If that bug leads to invalid accesses to memory, the effects can be particularly severe. Not only can it lead to crashes on its own (just much more difficult to debug crashes), it can also make your code vulnerable to being exploited.
There are still things that can be done to optimise bounds checking. In WebURL, I implemented my own bounds checking on top of unsafe pointers with a focus on speed. It drops certain checks related to Collection protocol semantics but not strictly required for memory safety. Last time I checked, the bounds-checking it implements can almost entirely be optimised out by the compiler; you can change the UnsafeBufferPointer.boundsChecked accessor to return self (i.e. disabling bounds-checking), and the performance is exactly the same. Part of it is that I've written the library very deliberately to make that easier on the compiler, though.
Once we have Span to guarantee lifetimes, I'll see about implementing this bounds-checking strategy on top of it and releasing it as a package.
No amount of testing will make it so that a network request cannot fail. try and more generally Swift Errors are for expected runtime errors that are impossible to guarantee will succeed. There is no amount of precondition checking that will let you know if you can open a file; you have to just try and handle the failure if it turns out you can't.

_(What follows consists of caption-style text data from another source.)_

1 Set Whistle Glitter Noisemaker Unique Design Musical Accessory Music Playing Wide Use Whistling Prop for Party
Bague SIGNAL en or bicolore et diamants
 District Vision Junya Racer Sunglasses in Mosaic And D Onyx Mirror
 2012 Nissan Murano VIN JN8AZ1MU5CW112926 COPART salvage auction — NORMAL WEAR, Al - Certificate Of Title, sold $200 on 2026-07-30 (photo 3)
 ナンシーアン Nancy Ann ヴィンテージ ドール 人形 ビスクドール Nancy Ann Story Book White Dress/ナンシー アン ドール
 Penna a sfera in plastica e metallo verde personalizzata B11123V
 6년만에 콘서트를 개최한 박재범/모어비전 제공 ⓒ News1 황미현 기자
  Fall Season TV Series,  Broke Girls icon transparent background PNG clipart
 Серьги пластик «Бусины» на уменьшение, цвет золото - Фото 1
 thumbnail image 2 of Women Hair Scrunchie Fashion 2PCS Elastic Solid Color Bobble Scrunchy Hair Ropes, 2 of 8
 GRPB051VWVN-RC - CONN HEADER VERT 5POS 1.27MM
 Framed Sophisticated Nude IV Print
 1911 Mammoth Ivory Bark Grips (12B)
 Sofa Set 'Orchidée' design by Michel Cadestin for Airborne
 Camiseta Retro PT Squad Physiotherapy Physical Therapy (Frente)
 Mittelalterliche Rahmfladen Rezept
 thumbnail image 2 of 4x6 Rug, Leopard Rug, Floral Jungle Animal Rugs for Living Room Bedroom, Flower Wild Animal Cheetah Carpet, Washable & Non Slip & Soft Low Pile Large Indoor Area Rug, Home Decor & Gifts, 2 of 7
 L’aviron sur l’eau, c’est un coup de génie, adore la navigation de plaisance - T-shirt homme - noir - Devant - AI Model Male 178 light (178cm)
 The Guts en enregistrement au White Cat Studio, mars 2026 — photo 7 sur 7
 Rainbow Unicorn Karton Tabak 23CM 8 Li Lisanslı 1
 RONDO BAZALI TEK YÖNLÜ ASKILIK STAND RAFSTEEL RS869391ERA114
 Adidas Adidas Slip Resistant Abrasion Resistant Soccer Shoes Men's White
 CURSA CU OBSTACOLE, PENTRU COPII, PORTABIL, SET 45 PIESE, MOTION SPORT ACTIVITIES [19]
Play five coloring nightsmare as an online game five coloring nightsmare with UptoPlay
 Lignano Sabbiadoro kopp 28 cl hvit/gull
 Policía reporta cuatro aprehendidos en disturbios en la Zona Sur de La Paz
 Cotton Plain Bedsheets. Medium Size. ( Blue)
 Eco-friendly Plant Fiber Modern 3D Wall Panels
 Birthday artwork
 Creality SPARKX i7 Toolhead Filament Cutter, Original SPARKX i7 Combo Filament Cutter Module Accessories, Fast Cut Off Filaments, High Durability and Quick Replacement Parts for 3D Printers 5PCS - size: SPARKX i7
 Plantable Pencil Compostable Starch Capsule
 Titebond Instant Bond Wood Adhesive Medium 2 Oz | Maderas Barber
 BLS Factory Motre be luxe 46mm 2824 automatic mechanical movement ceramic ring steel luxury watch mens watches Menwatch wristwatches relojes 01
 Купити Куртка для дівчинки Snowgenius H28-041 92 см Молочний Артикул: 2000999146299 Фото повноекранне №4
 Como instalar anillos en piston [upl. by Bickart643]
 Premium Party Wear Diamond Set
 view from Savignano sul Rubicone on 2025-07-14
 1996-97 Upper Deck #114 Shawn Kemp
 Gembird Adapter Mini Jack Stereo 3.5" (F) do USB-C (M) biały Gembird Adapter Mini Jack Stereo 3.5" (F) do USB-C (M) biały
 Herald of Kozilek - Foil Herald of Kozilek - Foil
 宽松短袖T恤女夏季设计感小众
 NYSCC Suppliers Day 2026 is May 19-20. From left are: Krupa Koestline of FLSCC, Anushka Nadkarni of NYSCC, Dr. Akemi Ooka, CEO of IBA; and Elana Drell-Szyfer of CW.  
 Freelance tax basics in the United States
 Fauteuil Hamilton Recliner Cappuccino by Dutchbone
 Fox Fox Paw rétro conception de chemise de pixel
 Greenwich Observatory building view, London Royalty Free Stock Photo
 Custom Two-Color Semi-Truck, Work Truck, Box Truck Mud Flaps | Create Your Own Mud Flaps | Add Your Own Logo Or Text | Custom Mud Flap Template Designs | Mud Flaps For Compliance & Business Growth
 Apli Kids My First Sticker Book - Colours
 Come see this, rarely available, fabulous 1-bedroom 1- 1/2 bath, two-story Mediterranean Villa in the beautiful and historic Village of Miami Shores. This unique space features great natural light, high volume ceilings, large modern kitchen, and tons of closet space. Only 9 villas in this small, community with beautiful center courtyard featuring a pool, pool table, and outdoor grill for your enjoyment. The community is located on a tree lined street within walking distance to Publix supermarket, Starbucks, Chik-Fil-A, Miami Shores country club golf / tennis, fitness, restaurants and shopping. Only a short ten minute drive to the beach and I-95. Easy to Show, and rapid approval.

Indexing an array does not work like that because no one is changing the array behind your back†. You can check if the index you want to access is in bounds, and if that check succeeds then indexing the array will also always succeed.
†Assuming no data races, which is why Swift is trying to solve that problem.
I'm a bit confused by this. I was suggesting that adding (a) some kind of syntax to wrap the existing compiler-generated array bounds check, and (b) your own code to check your optional subscripting result for nil would count as an "onerous" requirement you've been imposing on yourself. I'm suggesting an option — writing a much smaller amount of checking code in a much smaller number of place.
I was genuinely trying to suggest something easier, not something harder.
As @xwu already pointed out about, this thread isn't about safety (in Swift terms), but about the question, "Is there an easier way to avoid having my app crash at array subscript bounds checks, other than writing boilerplate at every such access to turn the failure into a more ordinary error?"
I wonder if you thought I was suggesting removing the index bounds check from the compiler's code generation? I wasn't. I was suggesting a methodology to avoid wrapping that bounds check in additional boilerplate to avoid the crash.